PRE-CONSTITUTIONAL ERA POLICING : MYTHS AND FALLACIES I often encounter critiques of policing on the Cape Flats which, without any substantial proof or fact-born argument, make sweeping claims that policing was more effective under Apartheid and that the Constituion protects the rights of criminals. Lets look at the facts in terms of actual operational output of the South African Police Service (SAPS) and the criminal justice system as a whole purely in terms of comparative sentenced prisoner statistics. At the COSATU City Wide Conference on Crime, the Provincial Head of the Department of Correctional Services publicly reported that as of lock-up in Western Cape prisons on Wednesday 20 August 2014 the population of sentenced prisoners incarcerated was 27 300 of which 3076 are serving a sentence of 15 years and more and 844 are serving life imprisonment in this province alone.

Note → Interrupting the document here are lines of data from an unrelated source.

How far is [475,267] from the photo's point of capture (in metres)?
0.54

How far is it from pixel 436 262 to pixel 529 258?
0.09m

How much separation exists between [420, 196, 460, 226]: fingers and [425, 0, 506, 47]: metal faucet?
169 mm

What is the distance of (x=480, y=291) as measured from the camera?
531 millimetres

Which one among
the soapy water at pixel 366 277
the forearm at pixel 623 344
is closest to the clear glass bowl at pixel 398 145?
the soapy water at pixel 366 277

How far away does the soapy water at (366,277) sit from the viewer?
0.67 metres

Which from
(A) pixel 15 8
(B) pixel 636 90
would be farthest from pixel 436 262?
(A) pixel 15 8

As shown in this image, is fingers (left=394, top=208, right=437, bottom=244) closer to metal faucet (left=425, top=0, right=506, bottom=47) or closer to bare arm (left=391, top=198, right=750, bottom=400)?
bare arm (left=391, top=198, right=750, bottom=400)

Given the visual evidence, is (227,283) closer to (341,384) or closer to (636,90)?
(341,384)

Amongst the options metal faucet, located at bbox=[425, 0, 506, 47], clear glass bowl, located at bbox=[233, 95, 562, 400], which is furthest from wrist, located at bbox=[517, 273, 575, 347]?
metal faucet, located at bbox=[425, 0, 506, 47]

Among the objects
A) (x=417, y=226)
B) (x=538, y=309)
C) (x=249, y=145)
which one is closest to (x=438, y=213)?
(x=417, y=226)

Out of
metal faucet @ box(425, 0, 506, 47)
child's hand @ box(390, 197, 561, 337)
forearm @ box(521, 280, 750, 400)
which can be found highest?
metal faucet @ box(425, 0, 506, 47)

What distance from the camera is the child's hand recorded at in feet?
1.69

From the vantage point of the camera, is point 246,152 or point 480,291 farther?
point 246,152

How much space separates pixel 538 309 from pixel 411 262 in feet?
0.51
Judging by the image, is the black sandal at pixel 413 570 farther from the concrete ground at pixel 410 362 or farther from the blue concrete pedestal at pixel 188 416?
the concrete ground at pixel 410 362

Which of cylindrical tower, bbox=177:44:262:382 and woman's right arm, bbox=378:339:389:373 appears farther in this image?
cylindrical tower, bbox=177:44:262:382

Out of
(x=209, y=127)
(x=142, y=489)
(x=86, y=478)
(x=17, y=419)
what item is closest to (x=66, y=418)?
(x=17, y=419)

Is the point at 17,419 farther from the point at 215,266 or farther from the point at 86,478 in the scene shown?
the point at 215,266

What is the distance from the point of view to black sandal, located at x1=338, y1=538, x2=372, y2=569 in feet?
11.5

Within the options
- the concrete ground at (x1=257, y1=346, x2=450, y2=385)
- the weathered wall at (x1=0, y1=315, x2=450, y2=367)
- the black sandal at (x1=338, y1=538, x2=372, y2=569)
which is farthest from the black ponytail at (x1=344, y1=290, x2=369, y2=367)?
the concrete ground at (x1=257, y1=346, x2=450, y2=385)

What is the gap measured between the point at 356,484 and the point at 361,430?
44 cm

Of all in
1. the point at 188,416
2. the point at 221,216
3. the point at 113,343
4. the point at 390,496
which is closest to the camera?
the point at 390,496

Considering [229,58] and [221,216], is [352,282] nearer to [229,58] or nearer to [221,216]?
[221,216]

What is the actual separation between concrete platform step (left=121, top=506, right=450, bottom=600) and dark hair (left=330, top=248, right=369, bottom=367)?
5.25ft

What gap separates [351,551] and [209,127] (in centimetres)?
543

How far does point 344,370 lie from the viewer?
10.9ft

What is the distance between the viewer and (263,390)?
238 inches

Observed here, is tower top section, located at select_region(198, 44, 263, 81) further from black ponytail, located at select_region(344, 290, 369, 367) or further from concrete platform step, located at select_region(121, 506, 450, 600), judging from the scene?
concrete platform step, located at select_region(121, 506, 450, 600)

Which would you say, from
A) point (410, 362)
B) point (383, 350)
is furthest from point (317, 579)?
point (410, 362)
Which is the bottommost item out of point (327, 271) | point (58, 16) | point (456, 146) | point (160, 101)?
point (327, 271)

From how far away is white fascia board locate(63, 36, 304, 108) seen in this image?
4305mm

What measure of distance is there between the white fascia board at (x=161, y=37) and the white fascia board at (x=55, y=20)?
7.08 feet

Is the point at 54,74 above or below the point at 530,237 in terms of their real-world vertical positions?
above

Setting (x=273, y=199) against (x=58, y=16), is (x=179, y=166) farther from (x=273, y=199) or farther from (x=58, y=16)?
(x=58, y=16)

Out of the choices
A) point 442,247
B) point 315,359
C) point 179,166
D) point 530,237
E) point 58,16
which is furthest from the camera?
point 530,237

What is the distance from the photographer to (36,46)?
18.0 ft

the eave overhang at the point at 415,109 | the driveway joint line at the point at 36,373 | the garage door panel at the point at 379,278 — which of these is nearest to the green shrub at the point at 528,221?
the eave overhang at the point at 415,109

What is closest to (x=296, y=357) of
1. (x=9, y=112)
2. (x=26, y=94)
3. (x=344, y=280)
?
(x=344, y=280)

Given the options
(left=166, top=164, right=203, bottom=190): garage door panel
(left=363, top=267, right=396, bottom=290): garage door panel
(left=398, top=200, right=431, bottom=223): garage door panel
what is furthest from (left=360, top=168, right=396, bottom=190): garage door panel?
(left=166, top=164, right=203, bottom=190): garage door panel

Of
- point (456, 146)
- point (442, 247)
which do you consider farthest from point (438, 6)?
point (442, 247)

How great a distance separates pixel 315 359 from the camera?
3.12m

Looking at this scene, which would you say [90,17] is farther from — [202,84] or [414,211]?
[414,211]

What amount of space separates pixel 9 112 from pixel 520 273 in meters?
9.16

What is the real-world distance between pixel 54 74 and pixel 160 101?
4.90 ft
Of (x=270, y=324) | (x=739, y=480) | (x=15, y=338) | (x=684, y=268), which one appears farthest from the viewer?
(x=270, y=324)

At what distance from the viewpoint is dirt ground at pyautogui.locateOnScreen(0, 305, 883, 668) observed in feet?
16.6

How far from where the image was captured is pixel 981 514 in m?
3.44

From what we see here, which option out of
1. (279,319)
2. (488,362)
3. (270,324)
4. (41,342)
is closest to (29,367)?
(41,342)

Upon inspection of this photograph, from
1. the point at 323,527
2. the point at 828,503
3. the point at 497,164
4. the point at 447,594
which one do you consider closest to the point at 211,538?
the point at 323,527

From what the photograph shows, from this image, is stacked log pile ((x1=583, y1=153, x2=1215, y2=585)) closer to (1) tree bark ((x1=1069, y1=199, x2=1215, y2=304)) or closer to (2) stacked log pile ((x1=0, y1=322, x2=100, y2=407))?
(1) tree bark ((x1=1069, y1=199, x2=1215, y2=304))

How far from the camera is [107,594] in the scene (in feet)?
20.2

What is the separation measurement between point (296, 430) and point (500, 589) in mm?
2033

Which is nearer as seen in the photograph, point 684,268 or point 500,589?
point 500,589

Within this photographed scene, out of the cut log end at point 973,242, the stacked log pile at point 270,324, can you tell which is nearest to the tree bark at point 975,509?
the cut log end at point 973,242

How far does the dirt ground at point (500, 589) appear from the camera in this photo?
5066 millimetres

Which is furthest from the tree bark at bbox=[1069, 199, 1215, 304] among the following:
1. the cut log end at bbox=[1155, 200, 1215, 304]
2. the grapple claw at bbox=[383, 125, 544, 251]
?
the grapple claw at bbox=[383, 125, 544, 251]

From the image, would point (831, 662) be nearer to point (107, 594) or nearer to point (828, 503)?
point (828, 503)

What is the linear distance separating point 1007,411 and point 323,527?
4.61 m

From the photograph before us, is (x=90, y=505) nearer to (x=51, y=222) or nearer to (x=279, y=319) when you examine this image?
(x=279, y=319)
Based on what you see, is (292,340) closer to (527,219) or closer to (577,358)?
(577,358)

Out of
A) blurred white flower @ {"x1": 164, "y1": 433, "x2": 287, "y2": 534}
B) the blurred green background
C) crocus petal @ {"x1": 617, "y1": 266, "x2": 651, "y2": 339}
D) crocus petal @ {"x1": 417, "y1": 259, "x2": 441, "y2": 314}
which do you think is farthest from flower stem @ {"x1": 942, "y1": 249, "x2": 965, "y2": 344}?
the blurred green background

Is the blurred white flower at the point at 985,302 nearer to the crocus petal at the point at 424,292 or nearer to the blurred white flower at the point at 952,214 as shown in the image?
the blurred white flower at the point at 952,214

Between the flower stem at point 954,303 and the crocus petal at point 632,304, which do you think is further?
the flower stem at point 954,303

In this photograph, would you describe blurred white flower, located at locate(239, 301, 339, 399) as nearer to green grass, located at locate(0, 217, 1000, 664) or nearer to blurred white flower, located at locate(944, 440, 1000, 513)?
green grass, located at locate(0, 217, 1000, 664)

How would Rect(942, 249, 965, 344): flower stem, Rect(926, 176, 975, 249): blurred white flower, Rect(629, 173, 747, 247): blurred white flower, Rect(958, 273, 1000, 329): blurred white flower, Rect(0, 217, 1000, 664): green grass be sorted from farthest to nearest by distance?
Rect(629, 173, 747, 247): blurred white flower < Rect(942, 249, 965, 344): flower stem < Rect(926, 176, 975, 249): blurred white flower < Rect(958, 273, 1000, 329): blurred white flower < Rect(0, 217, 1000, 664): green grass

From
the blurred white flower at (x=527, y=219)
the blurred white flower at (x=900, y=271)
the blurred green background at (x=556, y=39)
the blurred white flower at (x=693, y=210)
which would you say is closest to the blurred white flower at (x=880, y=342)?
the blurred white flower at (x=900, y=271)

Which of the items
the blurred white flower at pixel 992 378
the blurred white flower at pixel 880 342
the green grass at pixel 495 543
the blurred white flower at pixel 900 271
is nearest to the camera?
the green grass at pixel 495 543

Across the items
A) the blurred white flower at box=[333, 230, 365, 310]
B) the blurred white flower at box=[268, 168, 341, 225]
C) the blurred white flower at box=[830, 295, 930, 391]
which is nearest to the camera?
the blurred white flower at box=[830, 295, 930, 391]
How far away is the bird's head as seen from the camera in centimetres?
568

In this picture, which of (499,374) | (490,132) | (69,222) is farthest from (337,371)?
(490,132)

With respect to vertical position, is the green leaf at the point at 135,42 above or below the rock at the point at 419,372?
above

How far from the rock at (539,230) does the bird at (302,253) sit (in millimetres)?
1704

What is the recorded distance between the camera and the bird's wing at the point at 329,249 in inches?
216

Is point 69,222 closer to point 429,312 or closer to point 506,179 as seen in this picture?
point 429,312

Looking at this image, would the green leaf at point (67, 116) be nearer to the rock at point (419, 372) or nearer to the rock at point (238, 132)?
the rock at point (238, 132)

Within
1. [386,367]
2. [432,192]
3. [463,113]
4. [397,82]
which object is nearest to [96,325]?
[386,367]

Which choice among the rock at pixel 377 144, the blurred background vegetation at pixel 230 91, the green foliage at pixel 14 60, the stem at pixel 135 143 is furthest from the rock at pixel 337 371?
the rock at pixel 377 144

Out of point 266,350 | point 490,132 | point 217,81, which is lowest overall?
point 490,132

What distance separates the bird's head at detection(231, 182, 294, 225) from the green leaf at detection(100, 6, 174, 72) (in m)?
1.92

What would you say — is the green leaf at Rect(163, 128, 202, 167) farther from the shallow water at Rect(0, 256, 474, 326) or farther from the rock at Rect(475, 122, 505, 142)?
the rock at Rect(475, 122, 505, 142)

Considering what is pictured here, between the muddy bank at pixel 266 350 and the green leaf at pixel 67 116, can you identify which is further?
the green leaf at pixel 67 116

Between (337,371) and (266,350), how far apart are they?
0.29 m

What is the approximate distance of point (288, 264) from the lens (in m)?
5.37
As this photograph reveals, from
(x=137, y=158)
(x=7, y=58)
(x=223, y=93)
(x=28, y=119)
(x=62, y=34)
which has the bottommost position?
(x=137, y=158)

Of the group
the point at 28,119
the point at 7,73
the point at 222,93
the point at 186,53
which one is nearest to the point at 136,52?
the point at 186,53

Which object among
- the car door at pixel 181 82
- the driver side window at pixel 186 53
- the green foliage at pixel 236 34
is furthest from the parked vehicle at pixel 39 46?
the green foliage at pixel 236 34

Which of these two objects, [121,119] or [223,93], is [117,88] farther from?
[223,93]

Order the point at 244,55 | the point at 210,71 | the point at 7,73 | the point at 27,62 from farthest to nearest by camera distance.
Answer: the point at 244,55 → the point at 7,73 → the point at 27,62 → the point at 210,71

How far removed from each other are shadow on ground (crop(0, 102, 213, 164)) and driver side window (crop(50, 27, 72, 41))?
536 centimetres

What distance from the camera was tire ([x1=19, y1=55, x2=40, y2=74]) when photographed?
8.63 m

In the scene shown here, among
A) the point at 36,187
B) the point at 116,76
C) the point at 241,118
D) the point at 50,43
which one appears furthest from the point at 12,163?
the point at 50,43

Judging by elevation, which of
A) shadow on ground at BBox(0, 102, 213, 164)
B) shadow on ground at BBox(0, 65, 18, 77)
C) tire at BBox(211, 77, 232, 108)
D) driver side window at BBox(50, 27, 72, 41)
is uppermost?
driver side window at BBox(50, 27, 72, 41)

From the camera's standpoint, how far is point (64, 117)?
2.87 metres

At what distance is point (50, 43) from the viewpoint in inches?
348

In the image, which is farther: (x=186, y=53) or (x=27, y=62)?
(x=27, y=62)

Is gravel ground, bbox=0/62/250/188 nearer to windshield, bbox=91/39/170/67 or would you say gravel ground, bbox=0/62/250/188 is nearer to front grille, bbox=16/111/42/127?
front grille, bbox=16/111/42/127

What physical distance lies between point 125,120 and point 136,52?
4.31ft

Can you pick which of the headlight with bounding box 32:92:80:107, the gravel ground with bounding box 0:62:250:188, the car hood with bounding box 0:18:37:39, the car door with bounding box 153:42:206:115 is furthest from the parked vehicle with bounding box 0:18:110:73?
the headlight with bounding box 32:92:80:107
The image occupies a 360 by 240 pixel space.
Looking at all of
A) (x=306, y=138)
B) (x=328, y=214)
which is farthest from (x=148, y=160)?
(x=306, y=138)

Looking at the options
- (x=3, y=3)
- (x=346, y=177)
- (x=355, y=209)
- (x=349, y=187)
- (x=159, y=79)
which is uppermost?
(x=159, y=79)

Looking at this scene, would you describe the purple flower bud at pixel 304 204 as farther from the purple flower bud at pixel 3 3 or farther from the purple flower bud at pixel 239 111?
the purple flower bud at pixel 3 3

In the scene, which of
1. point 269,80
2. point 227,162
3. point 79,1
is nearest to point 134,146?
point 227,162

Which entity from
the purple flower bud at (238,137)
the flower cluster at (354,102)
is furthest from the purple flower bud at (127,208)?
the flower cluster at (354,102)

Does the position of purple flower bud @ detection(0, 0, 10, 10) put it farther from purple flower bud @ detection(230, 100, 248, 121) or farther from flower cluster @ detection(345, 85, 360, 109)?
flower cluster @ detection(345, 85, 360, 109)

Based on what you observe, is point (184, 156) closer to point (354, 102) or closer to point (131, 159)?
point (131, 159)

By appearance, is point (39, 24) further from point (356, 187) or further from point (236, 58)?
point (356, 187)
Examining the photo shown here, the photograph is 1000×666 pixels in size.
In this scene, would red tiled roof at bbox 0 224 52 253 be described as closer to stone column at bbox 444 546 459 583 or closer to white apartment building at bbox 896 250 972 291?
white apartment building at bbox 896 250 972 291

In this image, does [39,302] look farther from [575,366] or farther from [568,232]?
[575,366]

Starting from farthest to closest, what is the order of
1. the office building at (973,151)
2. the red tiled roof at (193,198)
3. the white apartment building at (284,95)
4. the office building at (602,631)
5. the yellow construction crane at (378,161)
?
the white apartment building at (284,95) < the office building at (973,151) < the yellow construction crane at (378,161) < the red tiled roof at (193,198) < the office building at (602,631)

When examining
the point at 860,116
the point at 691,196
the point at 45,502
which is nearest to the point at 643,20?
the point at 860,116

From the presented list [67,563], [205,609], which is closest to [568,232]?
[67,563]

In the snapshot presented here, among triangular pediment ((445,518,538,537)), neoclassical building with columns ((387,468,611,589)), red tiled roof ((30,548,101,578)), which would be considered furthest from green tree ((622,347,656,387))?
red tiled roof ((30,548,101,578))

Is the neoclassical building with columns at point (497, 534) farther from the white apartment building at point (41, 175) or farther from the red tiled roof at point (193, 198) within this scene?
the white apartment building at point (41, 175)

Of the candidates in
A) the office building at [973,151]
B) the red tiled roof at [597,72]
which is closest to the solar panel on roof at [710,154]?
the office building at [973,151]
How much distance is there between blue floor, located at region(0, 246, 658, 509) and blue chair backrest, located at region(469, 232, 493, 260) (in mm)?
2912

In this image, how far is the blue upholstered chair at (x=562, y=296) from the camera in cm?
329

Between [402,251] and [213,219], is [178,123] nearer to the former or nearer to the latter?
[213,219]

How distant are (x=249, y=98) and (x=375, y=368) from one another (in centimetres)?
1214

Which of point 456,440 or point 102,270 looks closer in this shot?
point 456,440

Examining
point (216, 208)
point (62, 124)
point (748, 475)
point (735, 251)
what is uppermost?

Now if we compare that with the pre-Constitutional era the reality is even more myth-breaking. In 1994 there were only 1000 prisoners serving life in the country as a whole compared to 844 lifers in only Western Cape prisons now. The pre-Constitutional situation in 1994 therefore pales in comparison with the operational output of the Criminal Justice system of today. How did all these people land up in Western Cape Prisons!? Was it a case of voluntary surrender or them handing over the evidence used to convict them!? They were caught by members of the South African Police Service and sentenced in South African courts. However, imprisonment and formal policing does not address the root causes of crime but only its symptoms. Given this reality, I think that we should be more concerned about these alarming rates of incarceration in the abscence of constructively addressing the root socio-economic determinants of crime and its supporting material conditions in which criminals are created and thrive.